Studies at Stanford University that explored the genetic connection of bipolar disorder found that children with one biological parent with bipolar I or bipolar II disorder have an increased likelihood of getting bipolar disorder. In this study, researchers reported that 51% of the bipolar offspring had a psychiatric disorder, most commonly major depression, dysthymia (low-grade, chronic depression), bipolar disorder, or attention deficit hyperactivity disorder (ADHD). Interestingly, the bipolar parents in the study who had a childhood history of ADHD were more likely to have children with bipolar disorder rather than ADHD.
In other findings, researchers report that first-degree relatives of a person diagnosed with bipolar I or II disorder are at an increased risk for major depression when compared to first-degree relatives of those with no history of bipolar disorder. Scientific findings also show that the lifetime risk of affective disorders in relatives with family members who have bipolar disorder increases, depending on the number of diagnosed relatives.

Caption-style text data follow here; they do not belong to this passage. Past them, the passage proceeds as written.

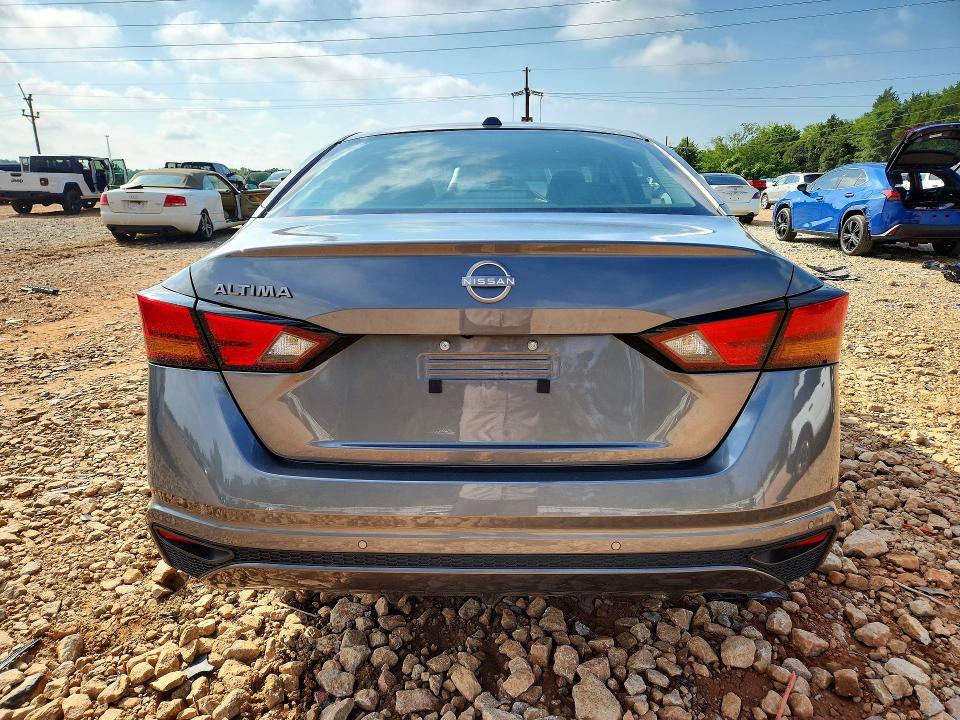 Aukcja sprzedaży 2025 Nissan Altima, vin: 1N4BL4DV2SN341487, numer aukcji: 60084366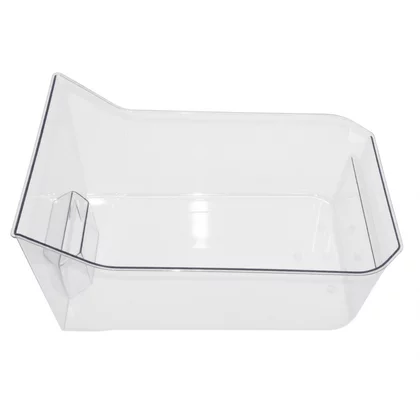 Półki na drzwi różni producenci Pojemnik na warzywa do lodówki Gorenje / Hisense 449233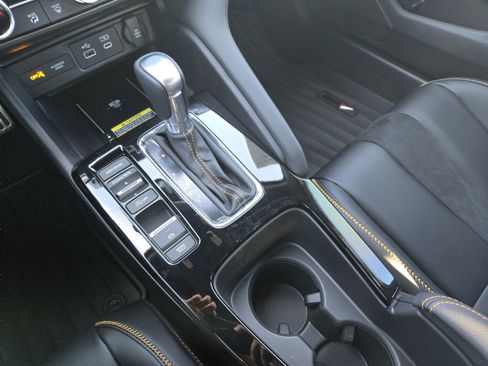 Used 2026 Acura Integra A-Spec w/ Technology Package FWD image 15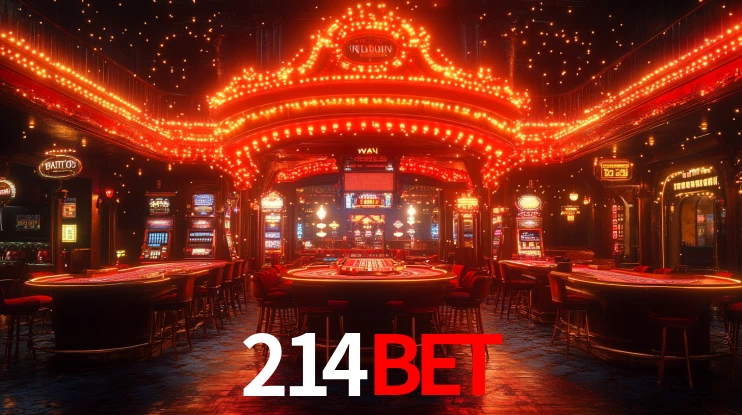 Premium Interface 214bet
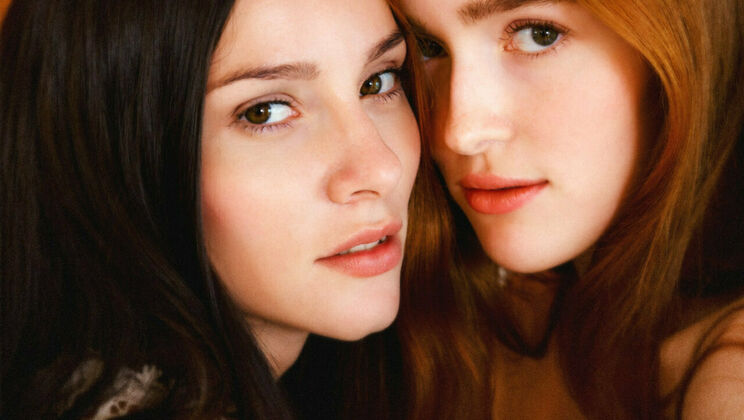 [SexArt] - Glasses and Passion - Adel Morel - Jia Lissa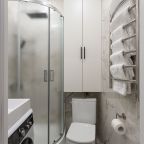 Четырехместный (Стандарт), Апартаменты Knokey Сокольники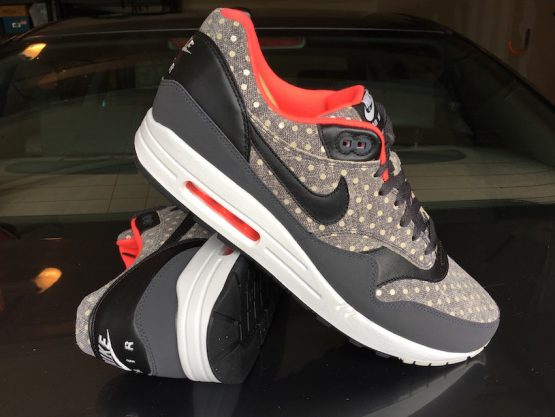 Nike Air Max 1 LTR Premium "Polka Dot" (2015) - Image 5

What Role Does Environment and Lifestyle Play in Bipolar Disorder?
Along with a genetic link to bipolar disorder, research shows that children of bipolar parents are often surrounded by significant environmental stressors. That may include living with a parent who has a tendency toward mood swings, alcohol or substance abuse, financial and sexual indiscretions, and hospitalizations. Although most children of a bipolar parent will not develop bipolar disorder, some children of bipolar parents may develop a different psychiatric disorder such as ADHD, major depression, schizophrenia, or substance abuse.

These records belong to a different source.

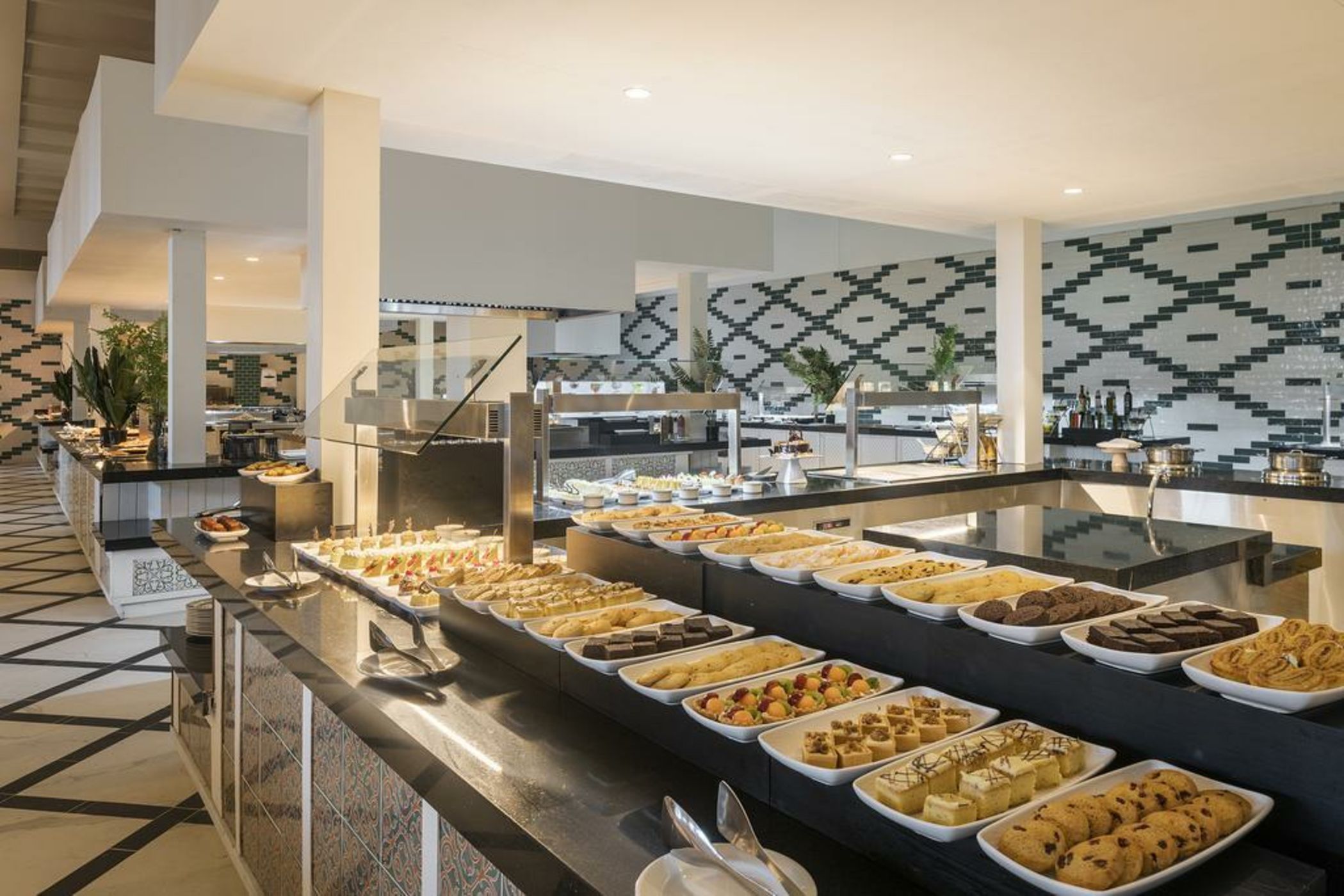 Ocean Coral Spring Resort - All Inclusive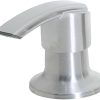 Pfister 960612Y Avalon Soap Dispenser, Tuscan Bronze 3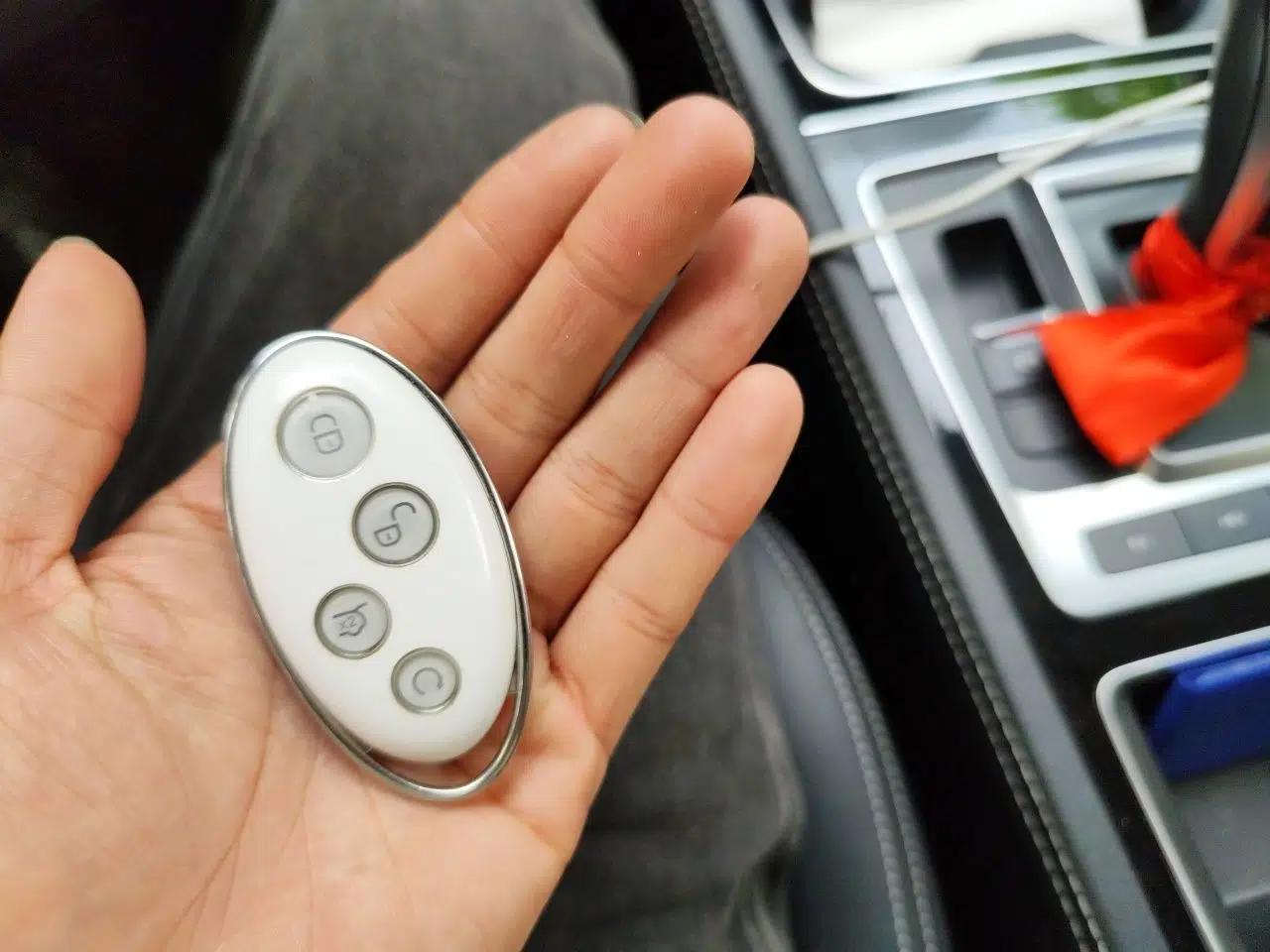 BYD Song MAX New Energy 2019 DM 1.5T Smart Connect Advanced 7-Seater China VI Standard — миниатюра 9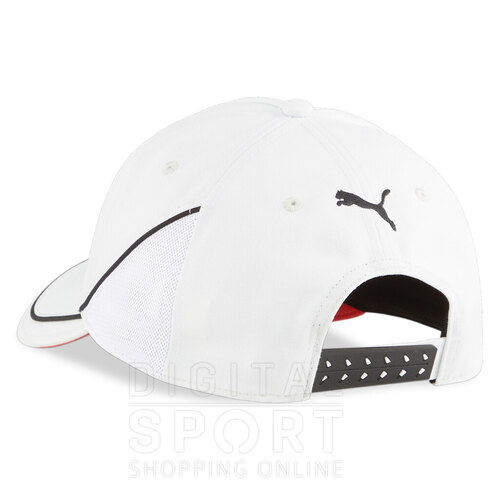 GORRA MERCEDES AMG MOTORSPORT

Environmental stressors also play a role in triggering bipolar episodes in those who are genetically predisposed. For example, children growing up in bipolar families may live with a parent who lacks control of moods or emotions. Some children may live with constant verbal or even physical abuse if the bipolar parent is not medicated or is using alcohol or drugs.

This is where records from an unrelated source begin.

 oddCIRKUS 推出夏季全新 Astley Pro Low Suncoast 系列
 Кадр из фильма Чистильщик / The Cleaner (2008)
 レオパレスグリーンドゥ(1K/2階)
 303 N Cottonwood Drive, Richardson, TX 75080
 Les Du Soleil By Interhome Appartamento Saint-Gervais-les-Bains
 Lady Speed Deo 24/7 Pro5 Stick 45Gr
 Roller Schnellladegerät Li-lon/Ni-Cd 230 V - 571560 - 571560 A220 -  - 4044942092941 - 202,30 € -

Can Lack of Sleep Worsen the Symptoms of Bipolar Disorder?
The problem for those with bipolar disorder, however, is that sleep loss may lead to a mood episode such as mania (elation) in some patients. Worrying about losing sleep can increase anxiety, thus worsening the bipolar mood disorder altogether. Once a sleep-deprived person with bipolar disorder goes into the manic state, the need for sleep decreases even more.
In one study, researchers interviewed 39 bipolar patients with primarily manic or depressed episodes to determine the presence of social rhythm disruptions during the two months prior to the onset of the mood. (A social rhythm disruption is a disturbance in daily routines such as sleeping, eating, exercising, or interacting with other people, which in turn could affect patterns of brain activity tied to mood regulation.)
When comparing the results with volunteers in the control group, researchers concluded that most people with bipolar disorder experience at least one social rhythm disruption prior to a major mood episode. In addition, the researchers found that social rhythm disruption affected more bipolar patients with mania than the patients with depression. Their findings concluded that 65% of the patients with bipolar disorder had at least one disruption in their daily rhythm in the eight weeks before the onset of a manic episode.
Talk to your doctor if you have difficulty falling asleep or maintaining sleep. There are several non-addictive sleep medicines available that can help resolve sleep problems. Also, cognitive behavioral therapy has been shown to be a helpful treatment for patients with bipolar disorder who have poor sleep or anxiety and fears about poor sleep.